Design a distributed whiteboard system that enables multiple users to draw, sketch, and annotate collaboratively in real time. The system must support sessions with up to 100 concurrent participants, handle thousands of drawing strokes per second, and synchronize changes across all clients with minimal perceived latency (under 100ms). Users should see cursor positions, drawing operations, and object manipulations from other participants as they happen, similar to platforms like Miro, Figma, or Microsoft Whiteboard.
The core challenge lies in maintaining consistent state across distributed clients while dealing with network partitions, out-of-order messages, and conflicting concurrent edits. The system must efficiently transmit fine-grained drawing data, resolve conflicts deterministically, and scale to support thousands of active whiteboard sessions simultaneously without degrading user experience.
Real-time stroke synchronization -- Users must see drawing strokes, shape manipulations, and cursor movements from all participants as they occur, with minimal visible lag.
Persistent whiteboard state -- All drawing data, objects, and annotations must be durably stored and recoverable, allowing users to leave and rejoin sessions without data loss.
Conflict resolution -- When multiple users edit the same region simultaneously, the system must deterministically resolve conflicts and converge to a consistent state across all clients.
Session management -- Support creation of whiteboard sessions with access control, invitation mechanisms, and the ability to handle both temporary and long-lived collaborative spaces.
Scalability -- Handle 10,000 concurrent whiteboard sessions, with up to 100 participants per session and 5,000 drawing operations per second across all active sessions.
Reliability -- Ensure 99.9% uptime with automatic recovery from server failures; no client should lose uncommitted drawing data during transient network issues.
Latency -- Achieve end-to-end propagation latency under 100ms for drawing operations from one client to all others in the same session under normal network conditions.
Consistency -- Provide eventual consistency with deterministic conflict resolution; all clients viewing the same whiteboard must converge to identical state within seconds of the last operation.
Based on real interview experiences, these are the areas interviewers probe most deeply:
The most critical design decision is how you propagate drawing operations between clients with minimal latency while maintaining consistent state.

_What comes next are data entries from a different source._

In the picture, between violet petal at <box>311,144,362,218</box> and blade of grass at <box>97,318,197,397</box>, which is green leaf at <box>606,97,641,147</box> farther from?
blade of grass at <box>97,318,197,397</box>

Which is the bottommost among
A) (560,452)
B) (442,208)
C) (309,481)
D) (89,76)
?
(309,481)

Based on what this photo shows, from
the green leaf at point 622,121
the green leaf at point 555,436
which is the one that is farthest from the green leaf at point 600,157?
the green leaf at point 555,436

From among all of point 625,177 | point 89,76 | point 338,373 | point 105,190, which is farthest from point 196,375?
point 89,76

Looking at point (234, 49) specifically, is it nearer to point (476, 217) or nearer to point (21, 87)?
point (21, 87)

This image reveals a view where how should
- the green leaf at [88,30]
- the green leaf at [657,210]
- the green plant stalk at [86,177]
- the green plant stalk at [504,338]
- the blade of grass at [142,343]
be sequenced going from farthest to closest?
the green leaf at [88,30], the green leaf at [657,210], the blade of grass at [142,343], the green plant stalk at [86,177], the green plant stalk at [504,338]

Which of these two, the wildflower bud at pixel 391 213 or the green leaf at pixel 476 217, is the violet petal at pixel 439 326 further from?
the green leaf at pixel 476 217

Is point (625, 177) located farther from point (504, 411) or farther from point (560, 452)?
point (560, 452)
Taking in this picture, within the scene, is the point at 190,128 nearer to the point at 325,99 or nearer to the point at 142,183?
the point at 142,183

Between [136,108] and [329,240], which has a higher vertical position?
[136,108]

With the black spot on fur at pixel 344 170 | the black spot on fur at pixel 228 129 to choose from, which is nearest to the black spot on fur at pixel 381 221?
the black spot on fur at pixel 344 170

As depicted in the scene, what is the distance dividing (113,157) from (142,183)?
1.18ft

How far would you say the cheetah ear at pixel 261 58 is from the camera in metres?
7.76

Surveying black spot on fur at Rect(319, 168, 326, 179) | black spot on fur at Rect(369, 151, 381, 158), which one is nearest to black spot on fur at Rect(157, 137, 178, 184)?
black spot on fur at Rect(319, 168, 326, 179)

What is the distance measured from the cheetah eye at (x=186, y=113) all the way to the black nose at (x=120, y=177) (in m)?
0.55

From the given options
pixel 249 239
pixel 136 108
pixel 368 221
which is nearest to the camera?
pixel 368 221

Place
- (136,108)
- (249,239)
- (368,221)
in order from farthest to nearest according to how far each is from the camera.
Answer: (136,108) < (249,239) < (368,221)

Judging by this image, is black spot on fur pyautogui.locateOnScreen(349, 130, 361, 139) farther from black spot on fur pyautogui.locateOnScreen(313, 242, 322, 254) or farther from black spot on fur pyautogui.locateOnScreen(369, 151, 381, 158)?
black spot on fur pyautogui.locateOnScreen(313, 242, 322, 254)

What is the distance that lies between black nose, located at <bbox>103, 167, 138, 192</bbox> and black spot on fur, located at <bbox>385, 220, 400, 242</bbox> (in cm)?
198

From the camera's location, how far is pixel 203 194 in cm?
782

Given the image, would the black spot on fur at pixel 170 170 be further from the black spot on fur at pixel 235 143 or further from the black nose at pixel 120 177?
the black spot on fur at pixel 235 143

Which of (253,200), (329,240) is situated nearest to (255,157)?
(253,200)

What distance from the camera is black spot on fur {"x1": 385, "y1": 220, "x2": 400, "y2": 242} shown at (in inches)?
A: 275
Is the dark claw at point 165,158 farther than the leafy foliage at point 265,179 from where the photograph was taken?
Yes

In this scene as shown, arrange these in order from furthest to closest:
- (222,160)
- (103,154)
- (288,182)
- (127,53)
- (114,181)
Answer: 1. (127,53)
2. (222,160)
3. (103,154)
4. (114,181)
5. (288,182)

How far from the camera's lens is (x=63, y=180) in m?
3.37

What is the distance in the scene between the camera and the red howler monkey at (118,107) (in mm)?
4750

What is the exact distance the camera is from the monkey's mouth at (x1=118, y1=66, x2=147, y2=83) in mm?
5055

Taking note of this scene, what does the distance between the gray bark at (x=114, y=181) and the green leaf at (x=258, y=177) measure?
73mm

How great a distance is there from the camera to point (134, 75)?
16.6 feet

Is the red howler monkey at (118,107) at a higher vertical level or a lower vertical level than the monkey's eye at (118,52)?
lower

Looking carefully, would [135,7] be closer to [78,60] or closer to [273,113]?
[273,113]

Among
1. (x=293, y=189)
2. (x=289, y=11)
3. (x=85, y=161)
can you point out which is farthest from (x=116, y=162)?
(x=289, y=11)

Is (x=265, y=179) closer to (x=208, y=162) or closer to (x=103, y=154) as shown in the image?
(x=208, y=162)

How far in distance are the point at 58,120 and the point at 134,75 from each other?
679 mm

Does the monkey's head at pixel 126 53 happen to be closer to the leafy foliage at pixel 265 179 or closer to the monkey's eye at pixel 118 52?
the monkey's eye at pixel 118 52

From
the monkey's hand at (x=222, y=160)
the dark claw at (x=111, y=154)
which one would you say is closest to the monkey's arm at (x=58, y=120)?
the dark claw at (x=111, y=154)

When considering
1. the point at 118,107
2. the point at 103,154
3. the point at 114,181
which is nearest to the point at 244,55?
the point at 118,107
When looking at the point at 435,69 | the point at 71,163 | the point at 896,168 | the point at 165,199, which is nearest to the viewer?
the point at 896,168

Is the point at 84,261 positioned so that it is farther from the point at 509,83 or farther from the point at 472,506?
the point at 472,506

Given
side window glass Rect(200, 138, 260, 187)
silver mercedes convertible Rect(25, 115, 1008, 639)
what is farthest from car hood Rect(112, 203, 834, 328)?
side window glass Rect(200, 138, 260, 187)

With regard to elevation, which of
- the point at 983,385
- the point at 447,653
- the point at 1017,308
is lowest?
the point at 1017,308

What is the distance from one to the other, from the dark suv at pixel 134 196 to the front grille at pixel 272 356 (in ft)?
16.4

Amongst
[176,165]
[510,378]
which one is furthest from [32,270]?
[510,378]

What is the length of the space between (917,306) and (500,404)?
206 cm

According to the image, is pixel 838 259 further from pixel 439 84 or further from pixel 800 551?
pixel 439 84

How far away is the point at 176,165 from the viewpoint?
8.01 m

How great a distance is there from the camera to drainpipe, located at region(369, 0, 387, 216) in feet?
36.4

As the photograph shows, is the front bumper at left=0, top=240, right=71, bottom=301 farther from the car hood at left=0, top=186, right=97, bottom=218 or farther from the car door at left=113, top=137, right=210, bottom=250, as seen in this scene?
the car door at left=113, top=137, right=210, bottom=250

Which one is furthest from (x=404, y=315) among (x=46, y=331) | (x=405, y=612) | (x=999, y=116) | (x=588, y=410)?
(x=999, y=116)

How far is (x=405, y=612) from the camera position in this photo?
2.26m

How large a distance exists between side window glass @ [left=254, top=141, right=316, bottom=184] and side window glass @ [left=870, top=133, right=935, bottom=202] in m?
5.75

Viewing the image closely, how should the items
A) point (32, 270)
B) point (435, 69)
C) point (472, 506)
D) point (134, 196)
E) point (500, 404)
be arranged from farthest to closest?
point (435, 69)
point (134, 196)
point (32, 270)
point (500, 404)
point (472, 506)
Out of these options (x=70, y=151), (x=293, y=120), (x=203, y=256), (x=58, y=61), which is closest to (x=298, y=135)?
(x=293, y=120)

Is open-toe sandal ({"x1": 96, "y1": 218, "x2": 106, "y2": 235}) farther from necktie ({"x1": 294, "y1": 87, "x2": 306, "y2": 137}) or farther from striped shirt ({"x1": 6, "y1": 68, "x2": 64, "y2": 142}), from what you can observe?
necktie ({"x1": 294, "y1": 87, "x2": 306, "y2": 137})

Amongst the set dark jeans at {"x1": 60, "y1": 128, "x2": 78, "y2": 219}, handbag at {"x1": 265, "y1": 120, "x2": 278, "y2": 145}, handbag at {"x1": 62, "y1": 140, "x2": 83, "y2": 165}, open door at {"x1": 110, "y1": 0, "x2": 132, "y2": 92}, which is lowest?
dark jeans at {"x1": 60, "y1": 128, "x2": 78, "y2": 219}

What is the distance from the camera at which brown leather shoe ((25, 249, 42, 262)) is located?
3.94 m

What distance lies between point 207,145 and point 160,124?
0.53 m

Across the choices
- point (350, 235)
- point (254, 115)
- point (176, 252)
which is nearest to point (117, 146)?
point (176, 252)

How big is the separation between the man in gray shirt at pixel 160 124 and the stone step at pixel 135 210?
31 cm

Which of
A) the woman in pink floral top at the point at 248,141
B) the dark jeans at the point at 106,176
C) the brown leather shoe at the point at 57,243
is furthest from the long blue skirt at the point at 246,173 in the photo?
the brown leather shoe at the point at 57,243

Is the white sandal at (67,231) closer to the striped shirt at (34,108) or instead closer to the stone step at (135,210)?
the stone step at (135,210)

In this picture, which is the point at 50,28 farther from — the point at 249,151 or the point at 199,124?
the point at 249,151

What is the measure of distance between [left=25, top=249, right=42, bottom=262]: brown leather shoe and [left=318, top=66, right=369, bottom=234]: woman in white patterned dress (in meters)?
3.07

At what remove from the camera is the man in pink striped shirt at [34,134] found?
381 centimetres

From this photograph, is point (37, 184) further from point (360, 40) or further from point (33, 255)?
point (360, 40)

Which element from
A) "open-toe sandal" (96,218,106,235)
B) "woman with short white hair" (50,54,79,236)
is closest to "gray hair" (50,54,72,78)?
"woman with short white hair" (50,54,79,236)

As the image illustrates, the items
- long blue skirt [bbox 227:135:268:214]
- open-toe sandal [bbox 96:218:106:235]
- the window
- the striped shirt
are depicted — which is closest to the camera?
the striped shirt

This tests your understanding of operational transformation, CRDTs, and real-time messaging protocols.
Evaluate whether to use a centralized server that broadcasts all operations versus peer-to-peer synchronization approaches and their latency implications
Consider how WebSocket connections per session scale and whether you need message multiplexing or connection pooling strategies
Discuss operational transformation (OT) versus Conflict-free Replicated Data Types (CRDTs) for resolving concurrent edits and the tradeoffs in complexity and consistency guarantees
Think about optimistic UI updates on the client versus waiting for server acknowledgment and how to handle rollback scenarios
Whiteboard operations generate massive amounts of fine-grained data. Interviewers want to see how you minimize bandwidth while maintaining fidelity and responsiveness.
Users expect their work to be saved and accessible after network disruptions or intentional session exits. This area tests your understanding of durable storage and snapshot strategies.
Design a versioned event log approach where operations are append-only versus periodic full snapshots of whiteboard state and the tradeoffs in recovery time
Consider how to handle large whiteboards with thousands of objects and whether lazy loading or spatial indexing is needed for fast session initialization
Discuss strategies for compaction and garbage collection of historical operations while maintaining the ability to replay for new joiners
Think about offline mode support where local changes are queued and merged when connectivity is restored
Supporting thousands of concurrent sessions requires careful resource allocation and session routing. Interviewers look for your ability to design for multi-tenancy and horizontal scaling.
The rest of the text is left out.